Malaysia, Brazil and Cuba top the ISO’s list for 2015.
However, Blauer and Gudoshnikov both said that the way in which their organisations calculate sugar consumption does not necessarily represent the amount of sugar consumers’ put in their mouths.
Gudoshnikov told Africa Check that some researchers “believe that ‘real’ intake is considerably smaller” than the ISO’s statistics, but that “there is no consensus here on whether we are talking about 1%, 5%, 10%, 20% or 40%”.
What do we know about South Africans’ sweet tooth?
Health policy economist Dr Evan Blecher told Africa Check data from the US department of agriculture on sugar supply is probably as good as it gets.
“There are not many other and better sources, since surveillance instruments are slow at catching up in this space,” Blecher told Africa Check. He added that nutritional surveys are needed to “to crack consumption patterns of consumers” but that there are not many of these available.
For example, South Africa’s major nutritional survey, the 2012 National Health and Nutrition Examination Survey, scored individuals’ sugar intake as low, moderate or high but did not estimate how much sugar they consumed in total.
Sugar in packaged food & soft drinks
Organisations that track the supply side of sugar, such as the International Sugar Organisation and the US department of agriculture, do not factor in the sugar content of imported products.
An indication of sugar intake from packaged food and soft drinks is supplied by Euromonitor International, a global market research company. The company analyses the nutrient profiles of 75,000 food and drink brands in 54 countries worldwide, including sugar and fat.
Coupled with sales data, Euromonitor calculates average consumption per person in each of the 54 countries, a public sector advisor at Euromonitor, Ruth Bysshe, told Africa Check.
Bysshe said Euromonitor’s latest data shows that South Africans consume, on average, 47.5 g of sugar per person per day from the packaged food and soft drinks that the company monitors. This placed South Africa 32nd out of 54 countries.
Conclusion: Claim about South Africans’ sugar intake unlikely to be correct
The table on which a South African health researcher based her claim that South Africans’ sugar consumption is the 8th highest globally was not complete.
Data from the global sugar industry body suggests the country lies between 50th and 60th place. However, as this body tracks the production and trade in sugar, we cannot say for sure that it represents actual human intake.

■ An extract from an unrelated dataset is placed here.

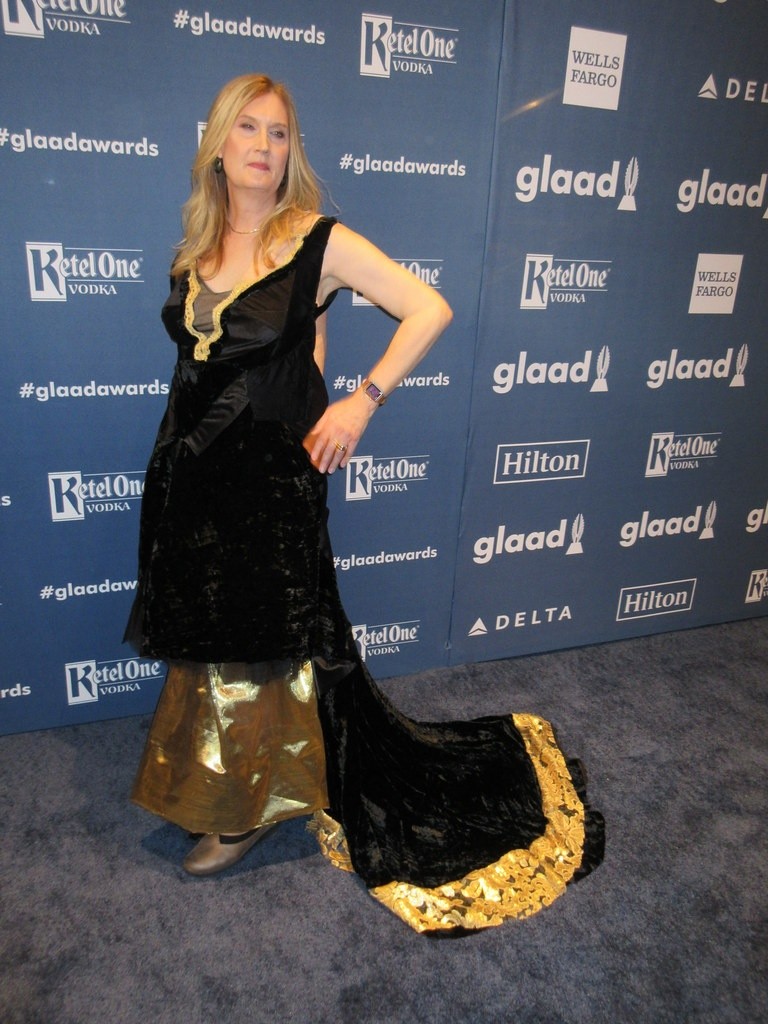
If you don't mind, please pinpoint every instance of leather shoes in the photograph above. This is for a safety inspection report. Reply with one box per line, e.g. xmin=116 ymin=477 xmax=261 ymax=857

One reason is that imported and exported sugar-containing products are not reflected in the data. A company that monitors the sale of packaged food and soft drinks told Africa Check that South Africans consume on average 47.5 g of sugar – or 180 calories – per person per day through the products they look at. (Note: The World Health Organisation recommends that sugar intake be less than 10% of someone’s total energy intake. In South Africa, that is 202 calories based on the recommended calorie intake for women and 250 calories for men.)
In the absence of nutritional surveys that are comparable across countries, we cannot say for sure where South Africans rank when it comes to sugar intake. However, the available data suggests it is much lower than 8th in the world.